■ Actions to take:
1. In the debenture text, answer each question:
(a) What yearly interest rate do the Debentures bear?
(b) As of what date is the Indenture dated?
(c) On what basis will interest be computed?
2. Could you carry on the debenture text from where it stops?

■ Passage to read:
——————
Dated:                    BEARINGPOINT, INC.
    By:  

 


    Name:    
    Title:    

 

CERTIFICATE OF AUTHENTICATION

This is one of the Securities designated therein and referred to in the within-mentioned Indenture.

THE BANK OF NEW YORK,

    as Trustee

By:

 

 


Authorized Signatory

 

Dated:

 

4


[FORM OF REVERSE OF CONVERTIBLE SENIOR SUBORDINATED DEBENTURES IN GLOBAL FORM]

 

5.00% Convertible Senior Subordinated Debentures Due 2025

 

This Security is one of a duly authorized issue of 5.00% Convertible Senior Subordinated Debentures Due 2025 (the “Securities”) of BearingPoint, Inc., a Delaware corporation (including any successor corporation under the Indenture hereinafter referred to, the “Company”), issued under an Indenture, dated as of April 27, 2005 (the “Indenture”), between the Company and The Bank of New York, as trustee (the “Trustee”). The terms of the Security include those stated in the Indenture, those made part of the Indenture by reference to the Trust Indenture Act of 1939, as amended (“TIA”), and those set forth in this Security. This Security is subject to all such terms, and Holders are referred to the Indenture and the TIA for a statement of all such terms. To the extent permitted by applicable law, in the event of any inconsistency between the terms of this Security and the terms of the Indenture, the terms of the Indenture shall control. Capitalized terms used but not defined herein have the meanings assigned to them in the Indenture referred to below unless otherwise indicated.

 

1. Interest.

 

The Debentures shall bear interest on the principal amount thereof at a rate of 5.00% per year. The Company shall pay Additional Interest as set forth in Section 5.07 of the Indenture and the Registration Rights Agreement.

 

Interest will be payable semi-annually on each Interest Payment Date to Holders at the close of business on the preceding Interest Record Date. Interest will be computed on the basis of a 360-day year comprised of twelve 30 day months.
——————
■ Data section:
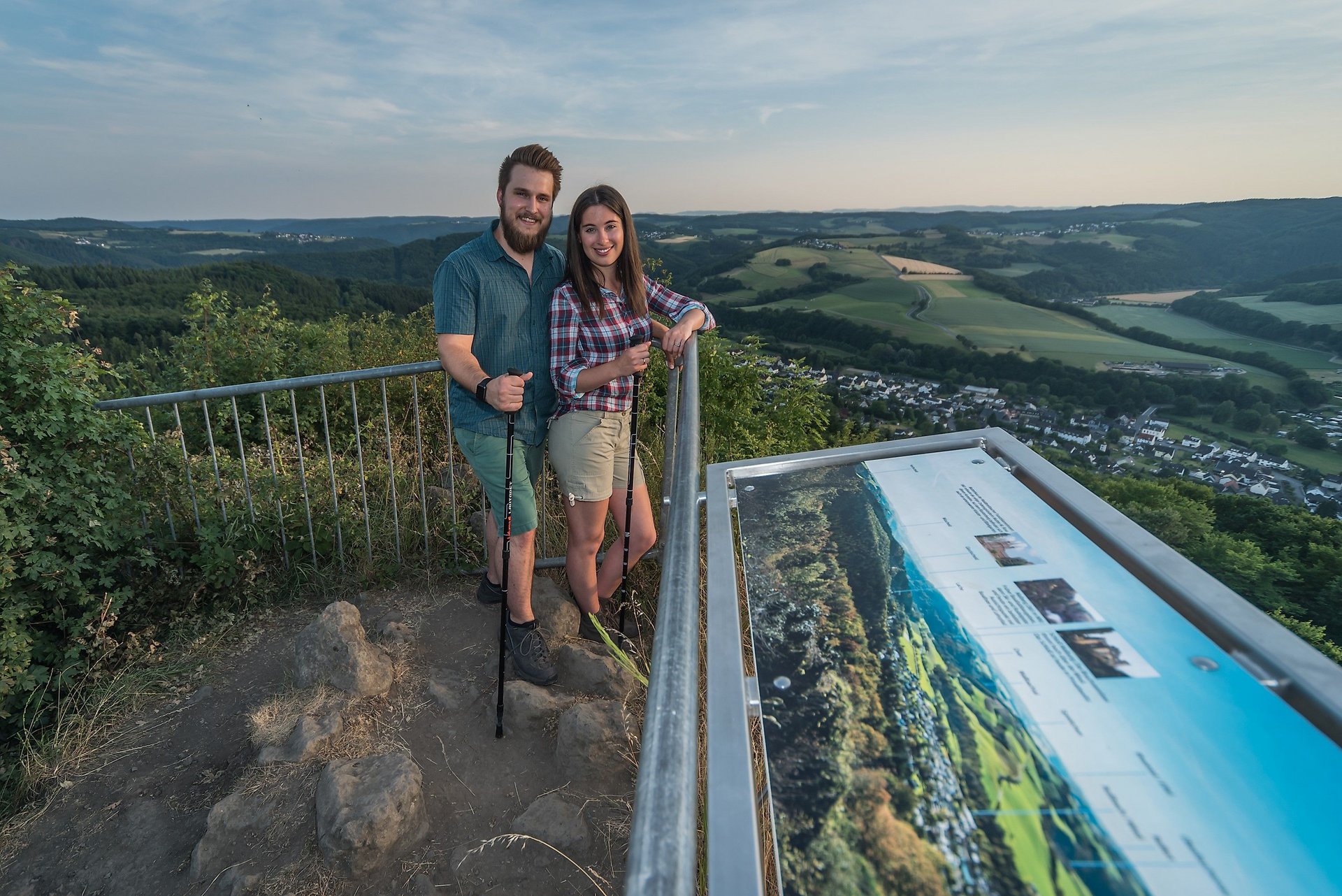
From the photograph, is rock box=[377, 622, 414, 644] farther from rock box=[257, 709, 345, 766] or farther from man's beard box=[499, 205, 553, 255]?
——————
■ Answer set:
1.
(a) 5.00% per year.
(b) April 27, 2005.
(c) A 360-day year comprised of twelve 30 day months.

2.
 

If any Interest Payment Date, Stated Maturity date, Redemption Date, Repurchase Date or Designated Event Repurchase Date of a Security falls on a day that is not a Business Day, the required payment of Interest, if any, and principal will be made on the next succeeding Business Day and no Interest on such payment will accrue for the period from and after the Interest Payment Date, the Stated Maturity date, Redemption Date, Repurchase Date or Designated Event Repurchase Date to such next succeeding Business Day.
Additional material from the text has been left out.